***** INPUT DATA

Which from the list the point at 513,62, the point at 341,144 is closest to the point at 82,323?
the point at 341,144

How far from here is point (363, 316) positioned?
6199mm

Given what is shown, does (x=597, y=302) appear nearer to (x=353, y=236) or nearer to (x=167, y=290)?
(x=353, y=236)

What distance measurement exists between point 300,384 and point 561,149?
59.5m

**********
***** INPUT DATA

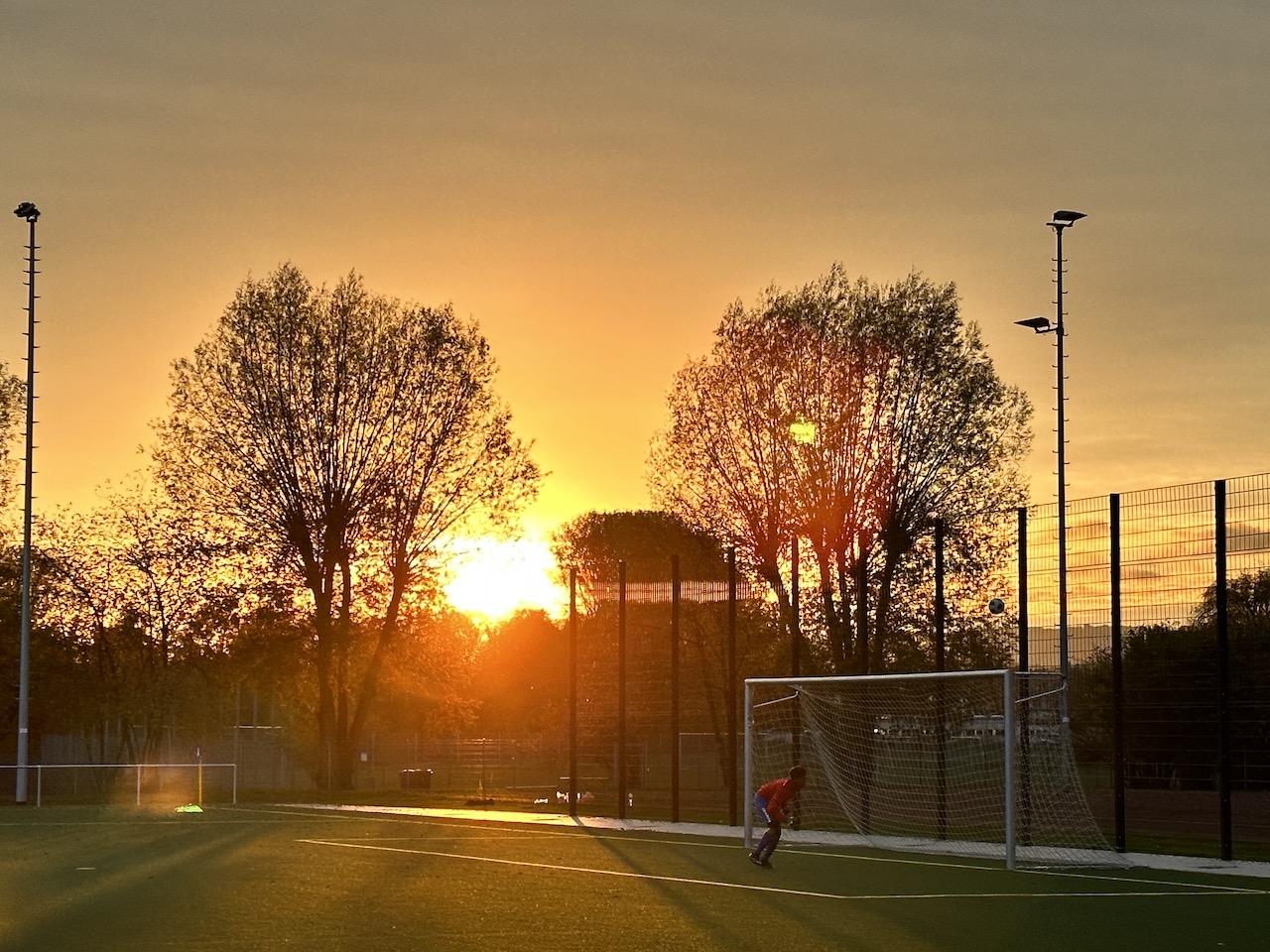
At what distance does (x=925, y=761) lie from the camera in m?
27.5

**********
***** INPUT DATA

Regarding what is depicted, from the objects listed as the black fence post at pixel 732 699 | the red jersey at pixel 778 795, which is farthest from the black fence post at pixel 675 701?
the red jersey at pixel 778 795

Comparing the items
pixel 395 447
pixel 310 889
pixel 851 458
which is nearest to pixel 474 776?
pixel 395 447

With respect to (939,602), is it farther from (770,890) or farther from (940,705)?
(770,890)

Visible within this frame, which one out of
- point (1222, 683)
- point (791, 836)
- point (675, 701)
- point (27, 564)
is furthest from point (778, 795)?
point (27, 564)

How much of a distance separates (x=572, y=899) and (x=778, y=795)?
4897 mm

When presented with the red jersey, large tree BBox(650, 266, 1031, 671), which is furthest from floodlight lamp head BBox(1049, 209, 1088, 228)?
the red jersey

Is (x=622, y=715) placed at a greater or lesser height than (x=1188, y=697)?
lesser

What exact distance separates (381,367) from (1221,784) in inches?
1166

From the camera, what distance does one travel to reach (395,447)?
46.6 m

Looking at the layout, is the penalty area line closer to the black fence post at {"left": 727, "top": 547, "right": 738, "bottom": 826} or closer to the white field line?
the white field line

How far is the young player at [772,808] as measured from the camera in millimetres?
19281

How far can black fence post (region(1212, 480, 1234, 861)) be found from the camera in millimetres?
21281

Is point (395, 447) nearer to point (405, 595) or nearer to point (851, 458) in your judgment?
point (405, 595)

**********

> [EXERCISE DETAILS]:
Find each line in the records above that contains the word "white", and copy those lines out in full.

> [SOLUTION FOR THIS TASK]:
Looking at the layout, is the penalty area line closer to the black fence post at {"left": 727, "top": 547, "right": 738, "bottom": 826} or closer to the white field line?
the white field line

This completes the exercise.